Fragmento de texto >>
_____
Su arranque visceral y difuso entre los tachones y las arrugas cansadas de Darín, su transporte generacional de sentimientos, la exaltación sobria y ebria de la amistad, las injusticias que conducen a dejar el crimen no vengado, la tensión amorosa y lo que Benjamín e Irene se dicen sin hablar, los recuerdos de Liliana que viven en el marido que la sobrevivió, generaron un crisol de sentimientos trasnacionales que llevaron a su equipo a hacer toda una tourneé de recolecta de premios sin parangón en el cine argentino. Las maravillosas historias que ya contó Campanella en Luna de Avellaneda y El hijo de la novia fueron la sala de espera de la combinación perfecta que de ambas alumbró en El secreto de sus ojos. Repitiendo el dúo de protagonistas (Darín-Villamil) y prácticamente la base sentimental de El mismo amor, la misma lluvia, el argentino se acompañó de la novela de Eduardo Sacheri, La pregunta de sus ojos, y ambos la convirtieron en una nueva manera de sufrir. Y planteó: ¿qué ocurre cuando el futuro está lleno de nada? ¿cómo se vive una vida vacía? ¿qué ponemos en su lugar?
 
Al margen de su trepidante estructura narrativa, con cuidadísimos saltos temporales, de sus acelerados diálogos como solo los porteños saben hacerlo, de unas interpretaciones fuera de serie y de una congoja impagable que no da respiro, esta película merecería reivindicar todo, o más de lo que tiene, solo por el planchazo emocional que recibimos al final, y por uno de los planos-secuencia más espectaculares de toda la historia del cine, que puede darse codazos sin pestañear con los de Alfred Hitchcock en La soga u Orson Wellws en Sed de mal. Casi cinco minutos seguidos de filmación desde la panorámica del estadio del Racing Club de Avellaneda hasta la captura del asesino aterrador, trastornado y futbolero, por los pasillos subterráneos de las gradas. Con dos pares y con aviso previo, porque durante toda la historia precedente coquetea con las secuencias alargadas, en área teatral.
_____
Entradas de preguntas espaciales
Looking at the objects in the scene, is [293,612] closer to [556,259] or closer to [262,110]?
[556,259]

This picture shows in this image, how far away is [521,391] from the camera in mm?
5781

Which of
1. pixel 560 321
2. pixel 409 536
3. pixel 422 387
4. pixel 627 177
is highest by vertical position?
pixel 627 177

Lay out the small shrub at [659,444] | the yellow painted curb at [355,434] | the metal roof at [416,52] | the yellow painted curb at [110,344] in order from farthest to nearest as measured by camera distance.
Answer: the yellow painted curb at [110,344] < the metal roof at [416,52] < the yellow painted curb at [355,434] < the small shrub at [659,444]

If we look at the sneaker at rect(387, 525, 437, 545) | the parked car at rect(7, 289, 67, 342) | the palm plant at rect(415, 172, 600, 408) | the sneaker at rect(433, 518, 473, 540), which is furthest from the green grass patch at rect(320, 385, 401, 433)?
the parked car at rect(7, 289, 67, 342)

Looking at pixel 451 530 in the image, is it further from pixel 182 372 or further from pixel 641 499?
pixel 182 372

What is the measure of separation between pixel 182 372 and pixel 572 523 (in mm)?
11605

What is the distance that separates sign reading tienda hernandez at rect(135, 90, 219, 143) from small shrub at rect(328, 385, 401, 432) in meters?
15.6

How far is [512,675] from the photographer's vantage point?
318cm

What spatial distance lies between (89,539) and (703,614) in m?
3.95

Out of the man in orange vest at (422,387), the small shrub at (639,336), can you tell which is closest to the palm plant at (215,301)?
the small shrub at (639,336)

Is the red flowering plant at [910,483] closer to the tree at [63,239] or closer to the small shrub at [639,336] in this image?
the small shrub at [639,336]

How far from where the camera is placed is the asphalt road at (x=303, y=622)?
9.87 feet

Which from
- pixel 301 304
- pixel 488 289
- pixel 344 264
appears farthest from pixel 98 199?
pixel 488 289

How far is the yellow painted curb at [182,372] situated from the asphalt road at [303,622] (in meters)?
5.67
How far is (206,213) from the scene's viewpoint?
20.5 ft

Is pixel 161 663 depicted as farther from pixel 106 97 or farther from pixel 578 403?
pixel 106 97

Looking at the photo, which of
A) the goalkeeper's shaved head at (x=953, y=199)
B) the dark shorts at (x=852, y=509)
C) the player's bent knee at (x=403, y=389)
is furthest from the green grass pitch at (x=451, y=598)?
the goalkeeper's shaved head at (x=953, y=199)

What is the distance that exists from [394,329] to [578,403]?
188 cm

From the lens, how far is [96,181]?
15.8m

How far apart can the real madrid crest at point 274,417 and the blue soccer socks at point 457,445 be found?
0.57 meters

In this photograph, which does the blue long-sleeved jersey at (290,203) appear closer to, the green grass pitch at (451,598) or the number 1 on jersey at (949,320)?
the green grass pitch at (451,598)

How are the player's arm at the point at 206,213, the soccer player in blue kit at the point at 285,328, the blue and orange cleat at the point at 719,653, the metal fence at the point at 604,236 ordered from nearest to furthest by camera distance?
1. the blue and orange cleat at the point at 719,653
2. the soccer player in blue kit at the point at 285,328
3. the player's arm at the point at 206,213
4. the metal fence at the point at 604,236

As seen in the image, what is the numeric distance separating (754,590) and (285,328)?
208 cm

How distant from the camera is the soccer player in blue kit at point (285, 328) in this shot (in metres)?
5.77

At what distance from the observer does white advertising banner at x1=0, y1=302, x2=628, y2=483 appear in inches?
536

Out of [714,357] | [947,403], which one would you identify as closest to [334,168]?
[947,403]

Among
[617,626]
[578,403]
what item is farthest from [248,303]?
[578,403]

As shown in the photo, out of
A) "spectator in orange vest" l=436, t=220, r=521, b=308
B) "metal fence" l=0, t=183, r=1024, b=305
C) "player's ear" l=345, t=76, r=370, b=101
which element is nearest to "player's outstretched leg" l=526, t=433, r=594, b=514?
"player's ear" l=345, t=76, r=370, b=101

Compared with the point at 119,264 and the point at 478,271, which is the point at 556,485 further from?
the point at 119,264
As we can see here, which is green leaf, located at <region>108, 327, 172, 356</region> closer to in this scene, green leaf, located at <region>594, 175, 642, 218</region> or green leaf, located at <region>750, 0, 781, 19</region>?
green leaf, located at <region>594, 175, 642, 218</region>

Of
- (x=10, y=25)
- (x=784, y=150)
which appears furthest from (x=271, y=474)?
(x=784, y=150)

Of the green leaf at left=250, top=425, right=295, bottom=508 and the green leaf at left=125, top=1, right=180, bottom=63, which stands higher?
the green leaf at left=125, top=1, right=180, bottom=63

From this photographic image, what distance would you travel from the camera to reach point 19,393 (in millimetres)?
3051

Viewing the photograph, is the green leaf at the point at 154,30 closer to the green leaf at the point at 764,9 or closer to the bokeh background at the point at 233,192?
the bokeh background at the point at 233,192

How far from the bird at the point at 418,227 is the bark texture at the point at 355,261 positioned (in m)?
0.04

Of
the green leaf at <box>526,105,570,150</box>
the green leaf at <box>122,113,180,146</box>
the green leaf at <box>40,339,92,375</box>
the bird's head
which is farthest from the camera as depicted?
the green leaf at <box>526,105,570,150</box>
_____
Tareas escritas >>
1 - Según el comentario sobre El secreto de sus ojos, ¿qué novela de Eduardo Sacheri acompañó a Campanella en la película?
2 - Continúa el comentario sobre El secreto de sus ojos a partir de la frase que termina en «en área teatral».
El material no hace falta para resolver ninguna tarea.

Respuestas del ejercicio >>
1 - La pregunta de sus ojos.

2 -
 
Lo que no sabemos todavía es dónde situó el cineasta el secreto de sus ojos. Nos preguntamos si lo hizo en los mensajes extra corpóreos que jefa y subordinado se transmiten en cuanto comparten plano, en el último (supuesto) sacrificio de Sandoval para salvar a su mejor amigo, en las pupilas delatoras del asesino que aparecen en las fotos adolescentes de la fallecida Liliana y mirando el escote roto de la Villamil, o en la satisfacción absoluta que finalmente vemos en la mirada del viudo cuando, frente al investigador, tras más de dos décadas, solo le da un argumento para sus actos: “Usted dijo perpetua”. O en todos ellos. Puede que las miradas simplemente “hablen al pedo”, pero esté donde esté el secreto, el respiro de felicidad íntima entre los dos protagonistas tras una pausa de 25 años, que Campanella se niega a mostrarnos cerrando una puerta, nos estimula a no bajar los párpados, a mirar de frente el pasado, cuando el futuro esté lleno de nada.

 

El plano-secuencia que nos dejó alelados durante cinco minutos seguidos. Está cuidado hasta el último detalle. Y si queréis escrutar, aquí tenéis el cómo se hizo.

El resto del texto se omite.